**PARTS OF THE EXERCISE:**
1: According to the text on ARGUS, what remains necessary for correctness?
2: Quote the text on ARGUS word for word, starting at "Call Graph Analysis" and ending at "replacing the review.".

**TEXT:**
<<<<
Requirements like "must handle 1,000 concurrent users" or "must fail gracefully under network loss" describe runtime behavior. ARGUS can check whether relevant code structures exist (connection pools, retry logic, circuit breakers) but cannot verify they work correctly under load. Tier 4 evidence from test suites partially mitigates this, but only if the project's tests cover these scenarios.

Correctness Is Not Assessed

ARGUS determines whether code that appears to implement a feature is present and connected. It does not determine whether that code is correct. An encryption implementation with a hardcoded key will score the same as a properly managed one at Tiers 1–3. Code review remains necessary for correctness.

Novel Implementations May Be Missed

AST queries and language packs are built around common implementation patterns. A project that implements encryption via a custom protocol rather than standard libraries may produce low-confidence results even if the implementation is sound. The calibration phase reduces but does not eliminate this gap.

Call Graph Analysis Has Boundaries

Static call graphs cannot resolve dynamic dispatch, reflection, runtime code generation, or cross-process communication. Features implemented via plugin systems, message queues, or microservice calls may appear disconnected even when they function correctly at runtime.

ARGUS Triages; Humans Decide

Reports should be read as "here is the evidence we found and how deep it goes," not "this software is compliant." The tool's value is in directing reviewer attention to the features with weakest evidence, not in replacing the review.

Failure Modes

False positives may arise from unused libraries present in dependency manifests, dead code paths that are syntactically reachable but never executed, or test fixtures that import features without exercising them. False negatives may occur when features are implemented via custom abstractions not covered by language packs, when behavior is determined dynamically at runtime, or when cross-service communication obscures local call graphs. Understanding these failure modes is essential for interpreting ARGUS output correctly.

Adversarial and Edge Cases

ARGUS does not attempt to detect intentionally misleading code, stub implementations designed to pass automated checks, or test spoofing (tests that assert trivially true conditions). A codebase constructed to deceive static analysis will likely produce high-confidence results that do not reflect genuine implementation quality. ARGUS assumes good-faith codebases; adversarial resilience is outside its design scope.

Scope Boundary

ARGUS is not a security audit tool, not a performance validator, and not a compliance certifier. It does not assess whether code is secure against known vulnerability classes, whether it meets performance benchmarks, or whether it satisfies regulatory standards. ARGUS identifies structural evidence that features appear to be implemented and reports the depth of that evidence. Compliance, security, and performance determinations remain the responsibility of qualified human reviewers using ARGUS output as one input among many.
>>>>
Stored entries
<<<<
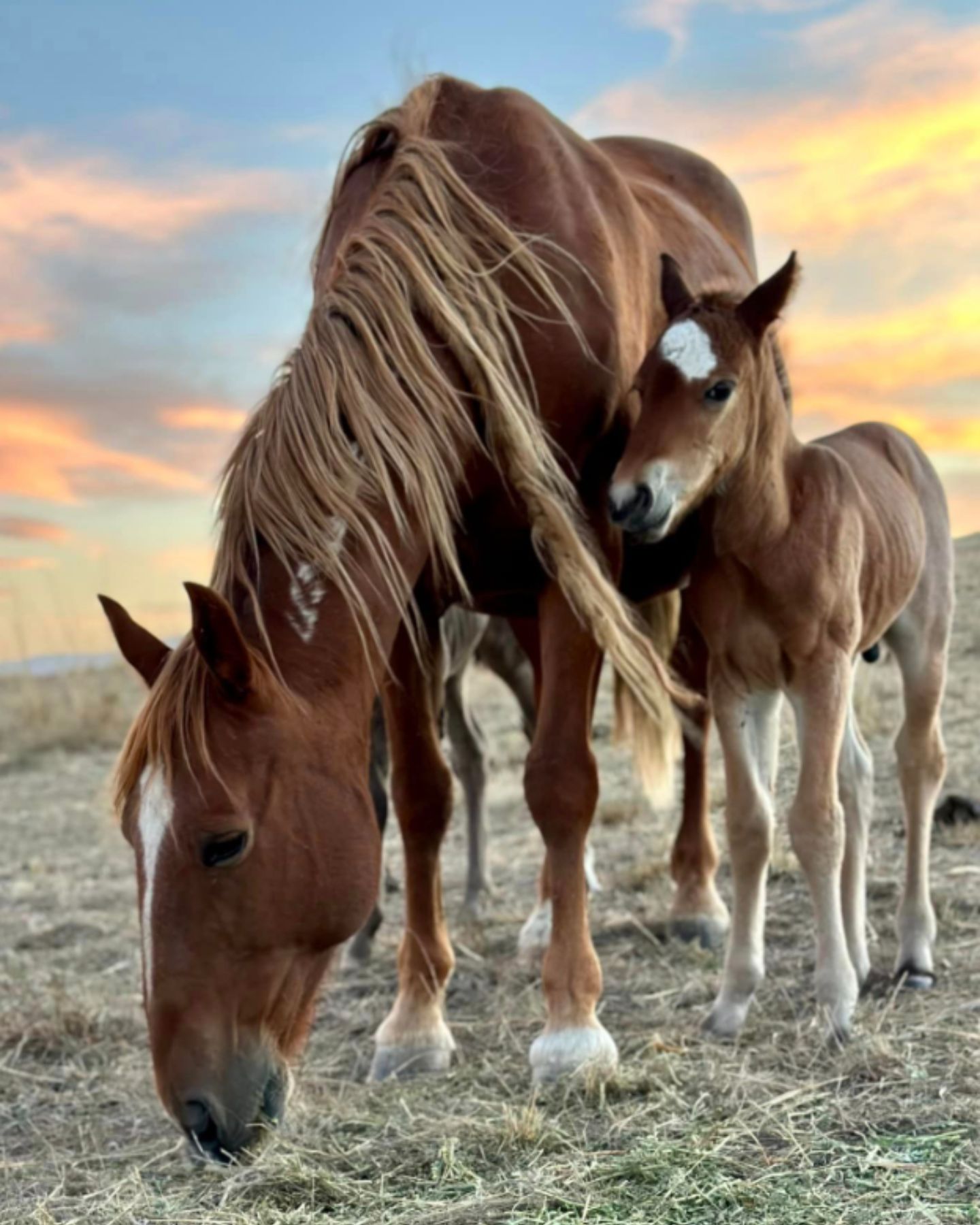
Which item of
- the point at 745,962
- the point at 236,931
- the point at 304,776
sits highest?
>>>>
**TASK ANSWERS:**
1: Code review.

2:
Call Graph Analysis Has Boundaries

Static call graphs cannot resolve dynamic dispatch, reflection, runtime code generation, or cross-process communication. Features implemented via plugin systems, message queues, or microservice calls may appear disconnected even when they function correctly at runtime.

ARGUS Triages; Humans Decide

Reports should be read as "here is the evidence we found and how deep it goes," not "this software is compliant." The tool's value is in directing reviewer attention to the features with weakest evidence, not in replacing the review.